Just curious: Did the guide have a HB?

....and that's not a biased question....all guides cost and take hundreds.


----------



## pt448 (Mar 22, 2014)

https://www.youtube.com/watch?v=Xofht6gYfGM#t=616

BT3 in action.


----------



## coconutgroves (Sep 23, 2013)

> > all while counting out hundreds to pay the guide.
> 
> 
> Just curious: Did the guide have a HB?
> ...


Yep, he did.  An older one.  The Grandfather was on the young side - not a real old guy.  When you are that old, you can be grumpy.  He hadn't earned that right yet.  

I told him I had three boats, actually four, to which he responded "Oh, now he has four boats!"

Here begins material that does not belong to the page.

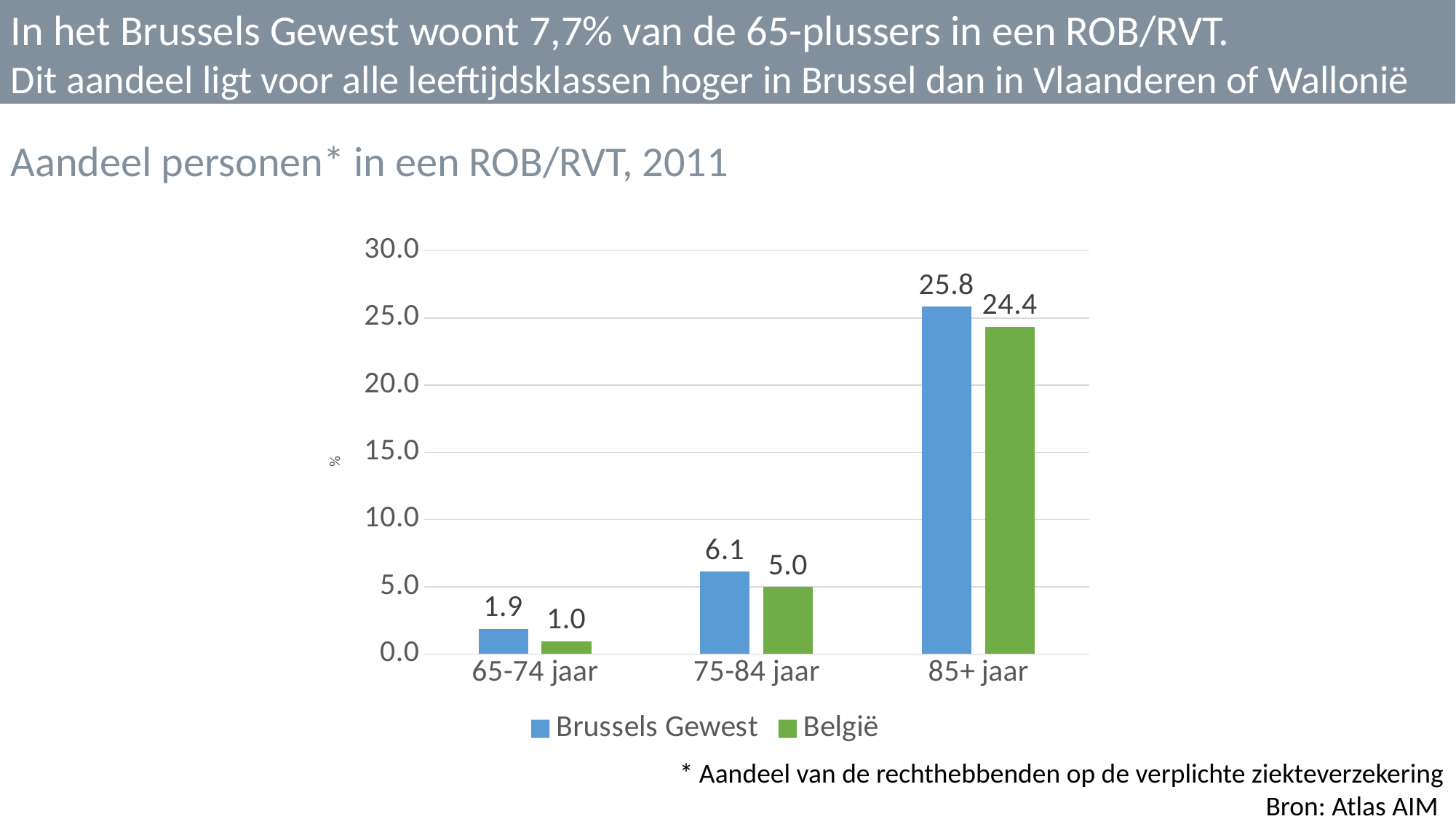
Do the values for Brussels Gewest rise or fall from 65-74 jaar to 85+ jaar? rise What is the value for België in the 85+ jaar category? 24.4 Is the value for Brussels Gewest in the 85+ jaar category greater or less than 25.0? greater How many series does the legend list? 2 What kind of chart is shown on the slide? bar chart What is the difference between Brussels Gewest and België in the 85+ jaar category? 1.4 What is the value for België in the 75-84 jaar category? 5.0 How many age categories are shown on the x axis? 3 Which age category has the highest value for Brussels Gewest? 85+ jaar Which age category has the lowest value for België? 65-74 jaar Which is larger in the 75-84 jaar category: Brussels Gewest or België? Brussels Gewest What is the value for Brussels Gewest in the 65-74 jaar category? 1.9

I then shrugged it off and told him to have a good day on the water - you know, kill them with kindness.  At this time my brother walks up to hear the exchange.

The guy responds "I hope it blows all day long."

My brother gets in the boat, we depart, and he asked me what was wrong with that guy.  Told him the whole story.  My brother responded with "Really?  That a$$hole said that?  Let's go back and beat his a$$."

Of course, he was joking, but man, I couldn't believe it.  Still make that joke from time to time when we launch.

Back on topic...

In that video, you can see draft at 4:20 coming off plane, than on pole at 6:45.  The shot at 6:45 shows some pretty impressive draft.


----------